Incarnée par Klervi Thienpont, la jeune Amélie brille comme un petit soleil. La comédienne, qui soutient la pièce en en assurant la narration, le fait avec une énergie débordante qui ne masque jamais la fragilité sous-jacente d'Amélie. Elle n'en fait pas trop, même quand l'émotion remonte à la gorge de la fillette, même lorsque l'absence du père devient trop douloureuse pour trouver les mots. À ses côtés, Nicolas Germain-Marchand doit jongler entre le père enfant et le père adulte. Le comédien réussit mieux à nous faire croire à l'enfant qu'à l'adulte, père sans grande autorité face à une fille déterminée. Les transitions adulte-enfant paraissent d'ailleurs encore un peu floues. Entre les deux comédiens, la danseuse Marie-Ève Carrière représente tantôt la figure maternelle (plutôt absente du portrait de famille) ou de l'aviatrice, tantôt les émotions vécues par les personnages. Son apport réel à la production demeure cependant limité. Encore une fois, le théâtre ne semble avoir recours à la danse que pour exprimer en gestes des émotions, et malheureusement, les mouvements de la danseuse (dont le talent n'est pas en cause) distraient inutilement du propos.

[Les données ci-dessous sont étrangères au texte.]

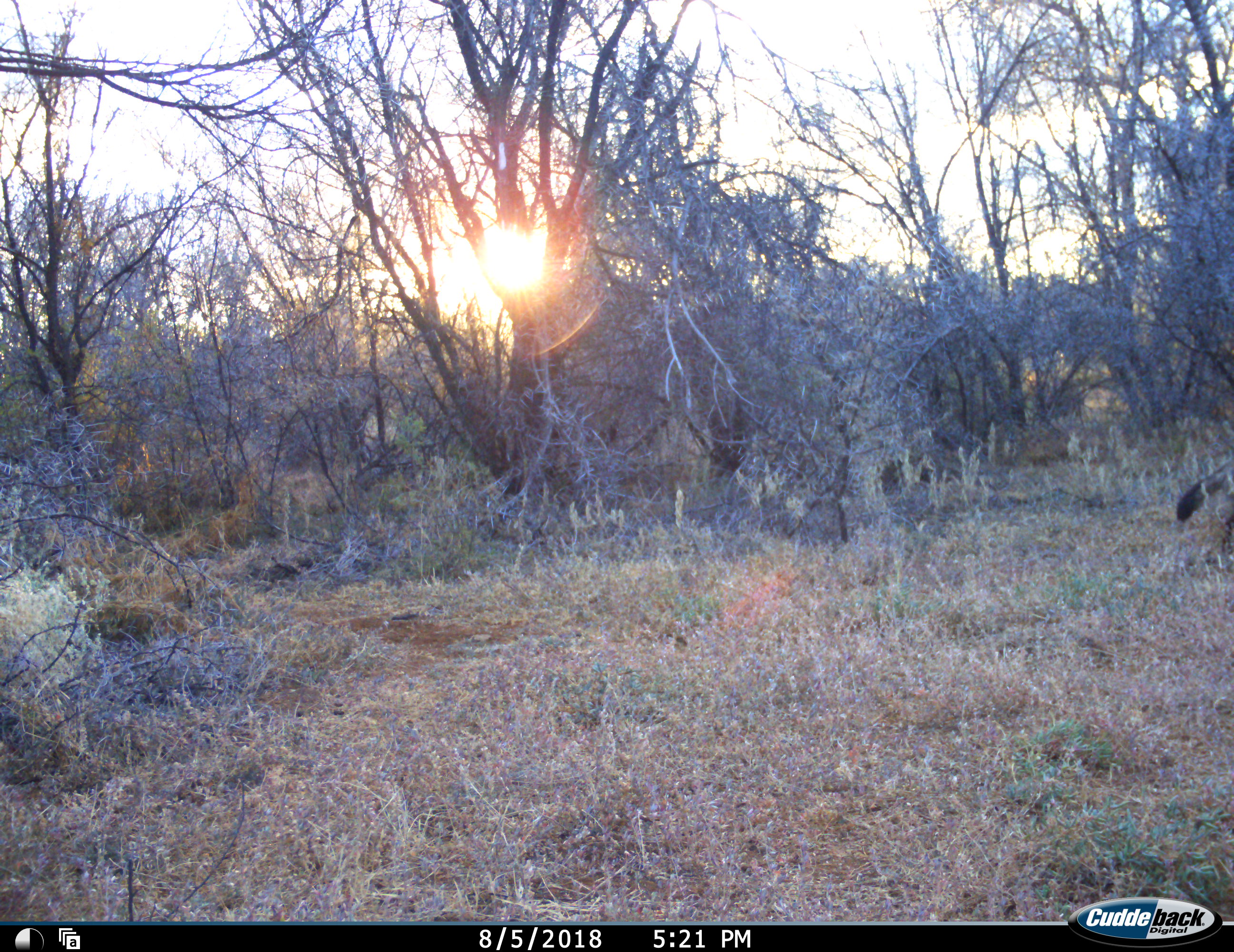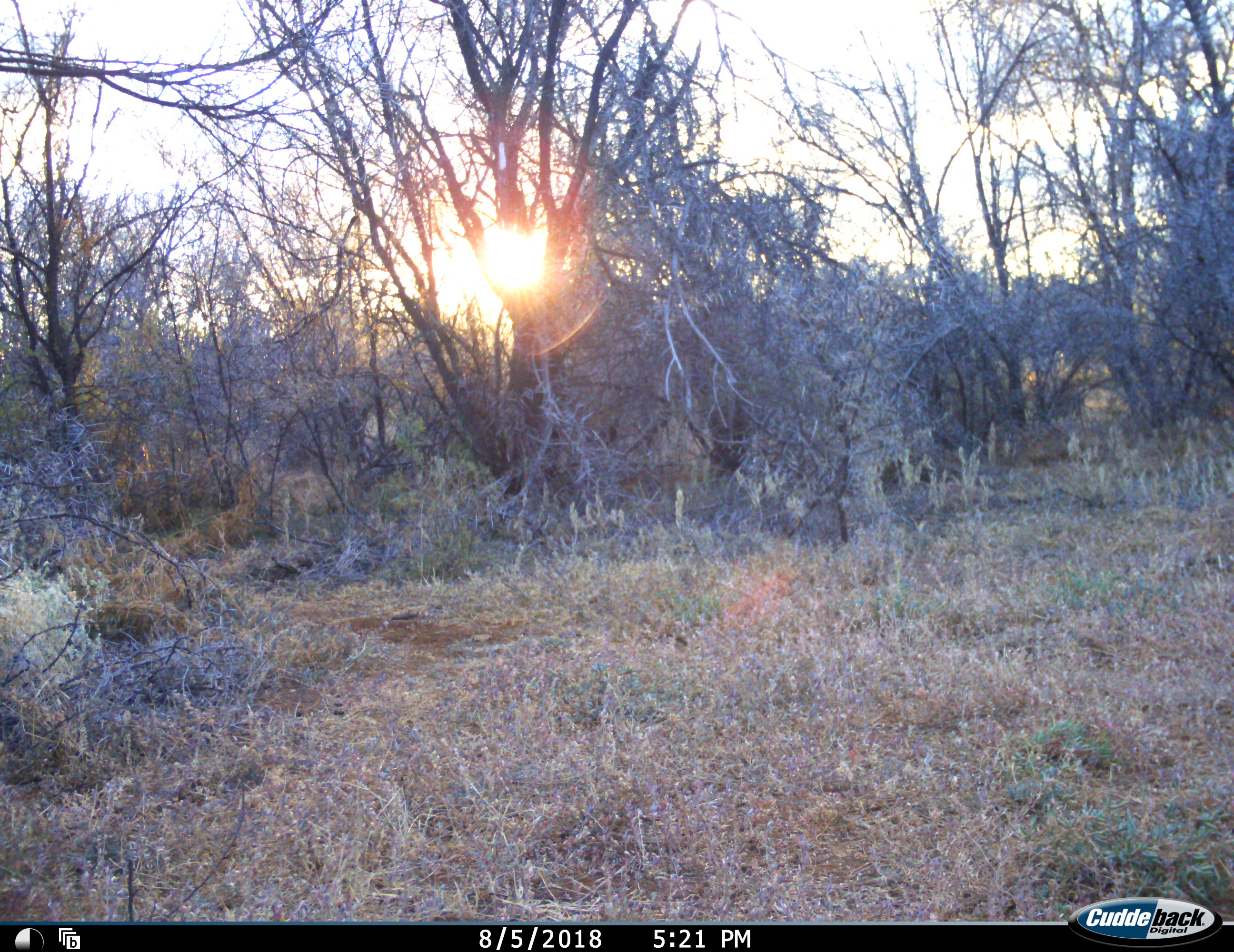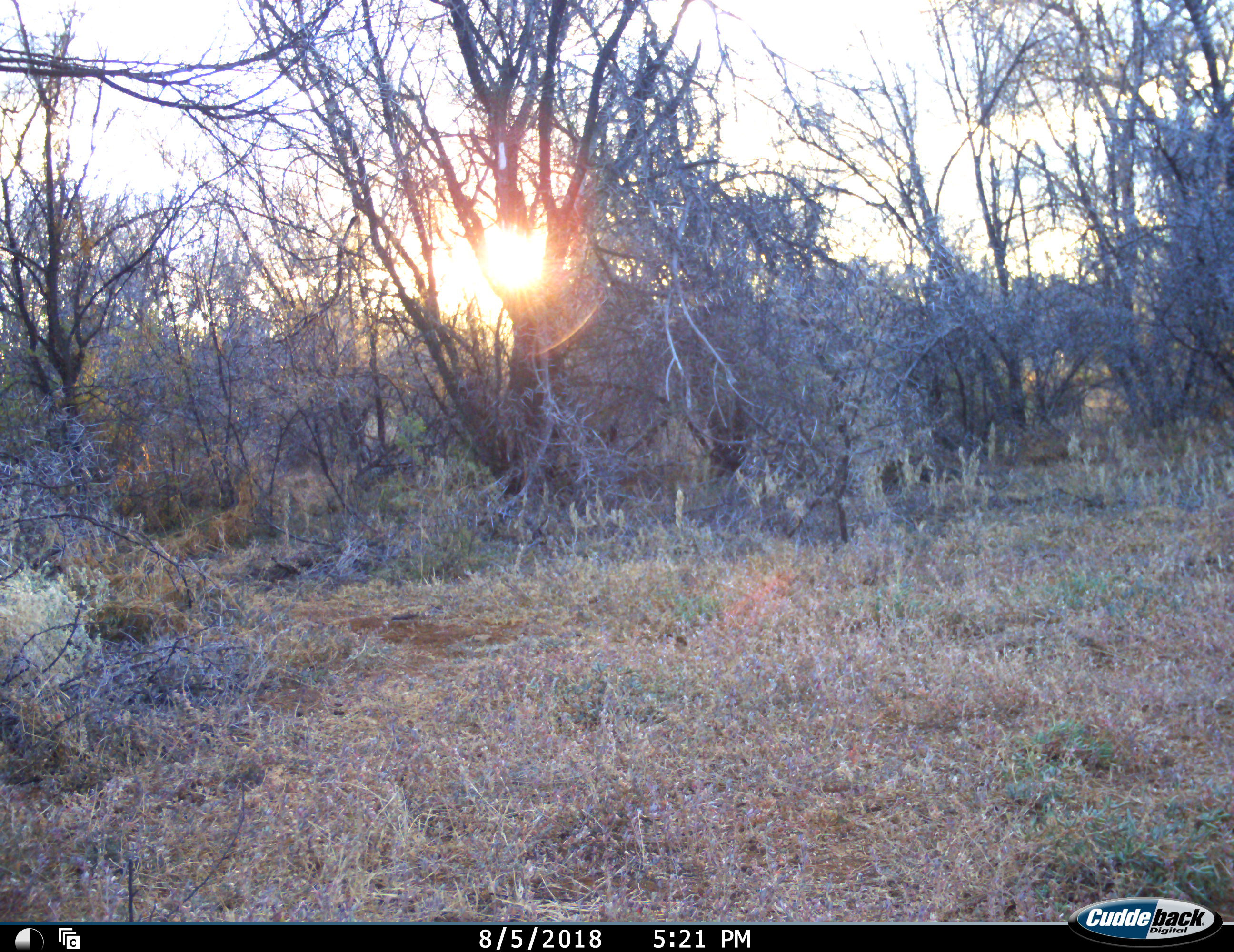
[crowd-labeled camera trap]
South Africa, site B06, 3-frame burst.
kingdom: Animalia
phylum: Chordata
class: Mammalia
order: Carnivora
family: Canidae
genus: Lupulella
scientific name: Lupulella mesomelas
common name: black-backed jackal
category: jackalblackbacked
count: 1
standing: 0%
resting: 0%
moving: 100%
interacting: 0%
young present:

Avec Noeuds papillon, Marie-Ève Huot ne cherche pas un sens ou une explication à la mort du père, elle célèbre plutôt la force d'Amélie, son amour pour son père et les modèles qu'il lui a donnés : des découvreurs et de courageux inventeurs. Mais c'est surtout la figure de la téméraire Amelia Earhart, première femme à avoir traversé l'Atlantique seule à bord de son avion, qui domine la pièce, faisant briller sa ténacité, son défi face aux conventions sociales de son époque et sa façon de vivre ses rêves jusqu'au bout.

La production du Théâtre Ébouriffé traite de la mort du père avec une infinie délicatesse, qui amène tout doucement les enfants sur le même chemin qu'a suivi la jeune Amélie, vers une certaine acceptation que la vie continue et que le disparu peut continuer à vivre à travers ce qu'il nous a transmis.

1 Bertin, Raymond (2014, novembre). « Raconter la mort aux enfants ». Revue de théâtre JEU, 152, p. 24.